Баба Нюша медленно кивнула.

— Я напишу! — пообещал я и побежал к машине, открыл заднюю дверь, упал на сиденье. Водитель тут же газанул. «Копейка» рванулась по проселку.

«С Жихарем и Трифоном не попрощался…» — мелькнула запоздалая мысль.

Всю дорогу мы молчали. Меня откровенно смущал водитель. Я его видел впервые и совсем не хотел выяснять, что случилось. Только на подъезде к городу я поинтересовался:

— Где она?

— В реанимации, — коротко ответил отец.

— В какой больнице?

— В БСМП, — буркнул отец. — Где ты лежал. Только в общей хирургии.

— Мы сейчас едем к ней?

— Нет, — сказал отец. — Сейчас я завезу тебя домой, ты собираешь вещи, а потом мы поедем к моим родителям в Карелию.

— Отвези меня к маме, — попросил я. Честно говоря, никакого желания ехать куда-то в Карелию у меня совершенно не было. Да и не был я там ни разу. Стыдно сказать, но на родине отца я так ни разу и не был, а его родителей видел всего пару раз, когда они приезжали сюда.

— Нас всё равно к ней не пустят, — вздохнул отец. — В реанимацию не пускают никого.

— Бать, отвези меня к ней, пожалуйста, — снова попросил я.

Отец повернулся ко мне.

— Нас к ней не пустят! — повторил он сердито. — Ты русский язык не понимаешь?

— Бать, тогда я сам к ней поеду! — заявил я. — Один!

— Ты не понимаешь… — начал отец.

— Я. Поеду. К маме! — отчетливо, выделяя каждое слово, сказал я. — К маме. В больницу. С тобой или без тебя.

— Нину избили! — почти выкрикнул отец. — Она лежит вся поломанная, в гипсе. Тебя тоже могут так же… Ты понимаешь, нет⁈ Тебе этого мало⁈ Этого ты хочешь? А я вот не хочу!

Последние слова он уже прокричал во весь голос. Так, что водитель вздрогнул, невольно вжал голову в плечи и дернулся так, что даже машина вильнула на дороге.

— Хочешь ты или нет, но сейчас я поеду к маме, — продолжал упорствовать я.

— Ладно, — сдался отец. Он посмотрел на водителя, спросил:

— Подвезешь, Дим? Прямо сейчас?

— Да не вопрос, Коль, — водитель даже кивнул, не отрывая глаз от дороги. — Конечно, подвезу.

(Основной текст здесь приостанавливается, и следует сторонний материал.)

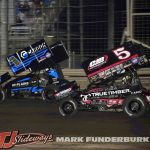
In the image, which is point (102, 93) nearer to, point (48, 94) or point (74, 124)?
point (74, 124)

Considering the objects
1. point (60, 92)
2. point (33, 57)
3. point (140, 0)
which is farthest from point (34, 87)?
point (140, 0)

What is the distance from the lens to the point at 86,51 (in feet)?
51.5

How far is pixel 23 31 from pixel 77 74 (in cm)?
179

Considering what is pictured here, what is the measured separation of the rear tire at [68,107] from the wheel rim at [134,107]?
1.03m

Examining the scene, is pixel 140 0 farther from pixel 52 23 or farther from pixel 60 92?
pixel 60 92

Отец повернулся ко мне, сообщил:

— Это Дмитрий, мой друг и коллега. Можешь звать его дядя Дима.

— Очень приятно, — буркнул я.

Через полчаса мы были на стоянке у больницы. Я вышел, осторожно захлопнул дверцу. Следом вышел отец, наклонился в открытую дверь к Дмитрию, поинтересовался:

— Дим, подождешь нас полчаса или поедешь?

— Да подожду! — отмахнулся тот. В результате и отец, и я оставили вещи в машине, а сами пошли в больницу налегке. Мне было немного неудобно за свой внешний вид, ведь я даже переодеваться не стал. Так и остался в старых тренировочных трико и потрепанной, хорошо еще не грязной футболке и кедах.

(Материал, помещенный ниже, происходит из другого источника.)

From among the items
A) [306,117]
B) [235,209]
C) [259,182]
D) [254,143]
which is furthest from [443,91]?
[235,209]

Мы поднялись по высокому крыльцу в приёмный покой, повернули налево. Пройти в отделение травматологии можно было как через отдельный вход, так и через приемный покой. Я выбрал путь покороче. В коридоре, ожидая приёма, на стульях сидели несколько человек: кто-то с замотанной окровавленным бинтом кистью руки, кто-то с босой посиневшей ногой.

— Посторонись! — крикнули сзади. Я прижался к стене. Мимо меня два санитара протащили в кабинет носилки, на которых тихонько постанывал лысый дедуля. Рубашка на животе у него была в крови. Чуть поодаль на носилках молча лежал еще один мужчина, закрытый по самую шею простыней.

Я постарался пройти мимо них побыстрее. Слишком уж тягостное чувство охватывало меня, когда я видел этих больных. Проходя мимо мужика на каталке, я не удержался и мимоходом выпустил в него конструкт «общего исцеления». Заклинание «общее исцеление» отнюдь не панацея от всех болячек, как учил меня наставник. Оно, в принципе, лишь повышает тонус организма, укрепляет иммунитет, в результате чего организм за счет внутренних резервов активнее сопротивляется всяким болезням, в том числе и травмам. Мужик после моего конструкта глубоко вздохнул.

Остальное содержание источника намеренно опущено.